In 1906, Henderson organized the first all-Black amateur athletic association. Their games were officiated by Black referees trained at the Eastern Board of Officials –– another of Henderson’s creations. 

By 1910, Henderson had organized and was playing for the Washington 12 Streeters, taking on squads from Baltimore, Philadelphia and New York City. It's for these endeavors that Henderson earned his nickname, the “grandfather of Black basketball.”

“It puts in proper perspective the order of things with putting E.B Henderson at the beginning,” Henderson said.

But basketball wasn't Henderson's only legacy. He was an educator, writer and civil rights activist who used sports as a vehicle to expose the country’s unequal treatment of its Black citizens. 

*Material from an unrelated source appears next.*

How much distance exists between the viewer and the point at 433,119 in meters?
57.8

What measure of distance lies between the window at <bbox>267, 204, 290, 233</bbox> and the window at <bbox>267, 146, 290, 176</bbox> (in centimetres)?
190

Henderson died in 1977, and over the next several decades the public had largely forgotten about him. His grandson is reviving his grandfather’s story in a new book due out later this year.

This weekend, Henderson’s alma mater will make his legacy permanent. The university will hold a naming ceremony on Saturday to launch the Dr. Edwin Bancroft Henderson Memorial Fund, according to a statement issued by the university. 

The funds will go toward establishing a scholarship endowment, renaming the sports complex after Henderson and building a permanent statue honoring Henderson’s legacy, the statement said. 

For university President Ronald Mason Jr. it’s an honor worthy of a man he considers the quintessential student athlete.

“As the public institution of higher learning in and for the nation’s capital, it's more than appropriate that we are the ones to honor him,” Mason said.

For Henderson’s grandson, this weekend’s celebration does not mark the final chapter in his grandfather’s life. He said it’s the start of introducing the “grandfather of Black basketball” to a wider audience. 

"I know he’s worthy. I know what he did and I want the world to know what he did as well,” Henderson said.